Items listed in a dataset
>>>

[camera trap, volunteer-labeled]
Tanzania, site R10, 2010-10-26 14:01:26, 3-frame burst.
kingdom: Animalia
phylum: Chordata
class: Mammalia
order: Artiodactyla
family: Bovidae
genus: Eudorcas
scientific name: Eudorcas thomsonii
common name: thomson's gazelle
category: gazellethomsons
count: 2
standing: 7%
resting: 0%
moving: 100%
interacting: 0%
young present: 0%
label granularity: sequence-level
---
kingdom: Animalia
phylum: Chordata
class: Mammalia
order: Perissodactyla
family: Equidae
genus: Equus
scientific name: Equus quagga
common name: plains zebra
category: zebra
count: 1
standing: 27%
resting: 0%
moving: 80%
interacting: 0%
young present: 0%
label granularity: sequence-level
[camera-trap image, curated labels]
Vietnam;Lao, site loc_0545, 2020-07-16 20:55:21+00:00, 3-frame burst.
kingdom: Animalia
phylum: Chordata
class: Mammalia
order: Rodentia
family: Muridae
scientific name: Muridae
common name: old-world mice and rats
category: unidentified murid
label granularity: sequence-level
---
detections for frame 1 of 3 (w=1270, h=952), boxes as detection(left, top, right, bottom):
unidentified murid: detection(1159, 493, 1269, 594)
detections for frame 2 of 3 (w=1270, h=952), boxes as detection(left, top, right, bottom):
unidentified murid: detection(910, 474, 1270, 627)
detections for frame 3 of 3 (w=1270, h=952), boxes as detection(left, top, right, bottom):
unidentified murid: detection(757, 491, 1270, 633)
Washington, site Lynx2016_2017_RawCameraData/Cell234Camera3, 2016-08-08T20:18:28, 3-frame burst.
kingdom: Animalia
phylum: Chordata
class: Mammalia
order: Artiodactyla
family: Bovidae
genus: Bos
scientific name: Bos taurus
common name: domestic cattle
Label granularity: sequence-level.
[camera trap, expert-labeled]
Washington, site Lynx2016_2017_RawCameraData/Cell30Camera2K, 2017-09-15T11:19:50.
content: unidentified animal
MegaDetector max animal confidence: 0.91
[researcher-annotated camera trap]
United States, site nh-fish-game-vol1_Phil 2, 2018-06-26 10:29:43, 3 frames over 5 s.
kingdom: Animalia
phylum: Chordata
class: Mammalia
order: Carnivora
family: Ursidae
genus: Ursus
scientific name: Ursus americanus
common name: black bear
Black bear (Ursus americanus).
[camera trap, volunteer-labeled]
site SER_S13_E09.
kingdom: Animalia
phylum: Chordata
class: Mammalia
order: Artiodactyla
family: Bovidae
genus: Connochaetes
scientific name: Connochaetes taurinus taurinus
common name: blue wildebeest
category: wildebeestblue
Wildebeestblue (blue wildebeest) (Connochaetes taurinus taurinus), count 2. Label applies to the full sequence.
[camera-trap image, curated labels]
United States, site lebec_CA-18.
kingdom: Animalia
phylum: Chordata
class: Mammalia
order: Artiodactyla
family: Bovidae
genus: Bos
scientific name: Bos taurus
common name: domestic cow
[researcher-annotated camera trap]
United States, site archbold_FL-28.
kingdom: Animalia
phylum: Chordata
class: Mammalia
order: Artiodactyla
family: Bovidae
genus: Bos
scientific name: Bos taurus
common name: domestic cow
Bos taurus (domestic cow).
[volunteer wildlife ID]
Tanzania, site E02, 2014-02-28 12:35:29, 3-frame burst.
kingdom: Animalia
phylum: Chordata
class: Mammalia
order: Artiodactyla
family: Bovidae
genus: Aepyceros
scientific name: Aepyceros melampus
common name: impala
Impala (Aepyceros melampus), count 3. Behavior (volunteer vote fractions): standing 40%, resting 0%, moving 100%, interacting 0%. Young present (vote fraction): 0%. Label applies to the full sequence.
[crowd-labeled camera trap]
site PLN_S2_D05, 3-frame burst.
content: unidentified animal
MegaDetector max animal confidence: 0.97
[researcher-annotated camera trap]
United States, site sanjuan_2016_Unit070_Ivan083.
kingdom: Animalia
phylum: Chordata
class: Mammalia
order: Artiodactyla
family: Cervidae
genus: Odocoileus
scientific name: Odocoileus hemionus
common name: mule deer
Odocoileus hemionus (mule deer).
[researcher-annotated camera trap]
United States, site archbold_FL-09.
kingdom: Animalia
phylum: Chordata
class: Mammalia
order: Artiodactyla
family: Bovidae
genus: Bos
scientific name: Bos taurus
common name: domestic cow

<<<

- To do:
If a line contains the word "States", count it; give the total for the entries above and nothing else.

- Exercise output:
5